Six hundred subjects were invited to participate in the study voluntarily. The information data of 29 participants was not complete and they were excluded from the study. Among the remaining 571 participants, the rate of acceptability was calculated by the proportion of missing item responses, with high overall completion rates (≥ 90%) taken as evidence of questionnaire acceptability. The average rate of completion for all items was above 94% indicating the acceptability of the questionnaire. The mean ± SD of age and Body Mass Index (BMI) of the participants were 38.24 ± 7.65 years and 24.47 ± 2.90 kg/m2, respectively. A total of n = 381 (53.8%) of respondents were male. The demographic characteristics of the participants (n = 571), in general, and according to three different occupational tasks are presented in Table 1. The characters of categorical variables are presented as frequency (n) and percentage (%), while the continuous variables as mean and standard deviation (SD).

Table 1 Demographic descriptive characters of general and three group participants

The most common body region with the highest lifetime prevalence of MSDs was the low back (n = 671, 58.7%) for the general population. Further, the lifetime prevalence in three different groups of office workers, montage workers and lifting workers were reported as 68.8%, 44.1%, and 62.5%, respectively. The body area reported with the most pain during the preceding year and month was related to the low back with 48.7%, and 48.9%, respectively. In the point prevalence category, the neck was the highest prevalent pain-experiencing region (27.9%). The results of MSDs prevalence for general and separated occupational tasks are provided in Tables 2 and 3, respectively.

Table 2 Prevalence of MSDs In General participants in percentage (%)
Table 3 Prevalence of MSDs In three groups of participants in percentage (%)


The results of the ICC2.1 values for the age of onset of the ‘trouble’ question, showed excellent test-retest reliability (ICC > 0.88) with the lowest values being reported for the upper back (0.88) and the highest values for the wrist and hips (0.98). The Kappa agreement correlation coefficient for the remaining questions, including the prevalence questions and severity questions, are presented in Tables 4 and 5. For all body regions, except the ankle region, very good agreements were obtained.
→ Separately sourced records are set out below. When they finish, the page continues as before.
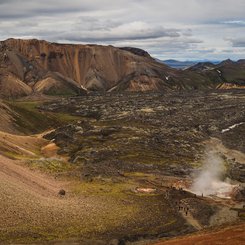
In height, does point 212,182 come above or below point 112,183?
below

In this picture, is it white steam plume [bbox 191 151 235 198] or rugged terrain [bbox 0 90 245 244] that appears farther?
white steam plume [bbox 191 151 235 198]

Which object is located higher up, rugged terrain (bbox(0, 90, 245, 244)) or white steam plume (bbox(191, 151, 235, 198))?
rugged terrain (bbox(0, 90, 245, 244))

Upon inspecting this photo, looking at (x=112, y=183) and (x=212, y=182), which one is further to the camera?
(x=212, y=182)

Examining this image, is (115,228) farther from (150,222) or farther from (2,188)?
(2,188)

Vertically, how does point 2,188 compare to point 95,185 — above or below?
above

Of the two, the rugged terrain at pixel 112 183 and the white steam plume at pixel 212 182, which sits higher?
the rugged terrain at pixel 112 183

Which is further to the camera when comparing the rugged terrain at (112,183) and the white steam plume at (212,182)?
the white steam plume at (212,182)

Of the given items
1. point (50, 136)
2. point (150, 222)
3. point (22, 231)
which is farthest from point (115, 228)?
point (50, 136)

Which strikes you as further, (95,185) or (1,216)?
(95,185)
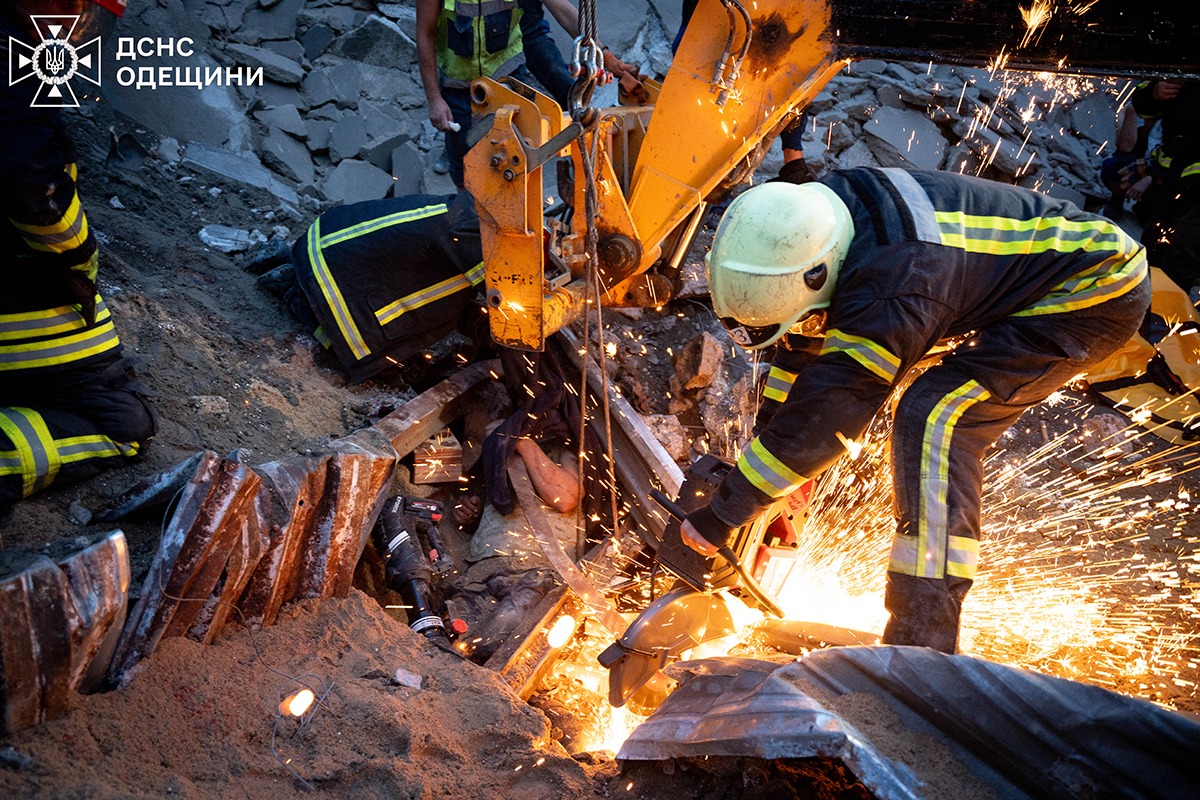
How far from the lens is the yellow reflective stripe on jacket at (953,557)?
8.93 ft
For some variables, it was not possible to compute the agreement correlation coefficient test, because the same and constant answers were given in two conditions. The internal consistency of all regions exceeded 0.70 indicating an acceptable satisfactory internal consistency reliability as available in Table 4.

Table 4 Test-retest reliability of NMQ-E in an combined occupational settings (n = 110), Age of Onset and Prevalence Questions and internal consistency
Table 5 The Kappa coefficient and Confidence Interval values indicating test-retest reliability of NMQ-E in a combined occupational settings (n = 110): Questions about Consequences of Pain

Content validity

All eight experts endorsed the relevancy and validity of the NMQ-E-P items (I-CVI = 1.00; S-CVI-Ave = 1.00).

Construct validity

A one-way ANOVA was performed to compare the effect of groups on the mental and physical demand variables. A one-way ANOVA revealed that there was a statistically significant difference in the physical workload variable between at least two groups (F(2, 566) = [172.9]p, p < 0.001). No significant difference was shown for the mental workload between groups (F(2, 566) = [4.05], p = 0.1). Tukey’s HSD Test for multiple comparisons found that the mean value of physical workload was significantly different between each paired group (Table 6).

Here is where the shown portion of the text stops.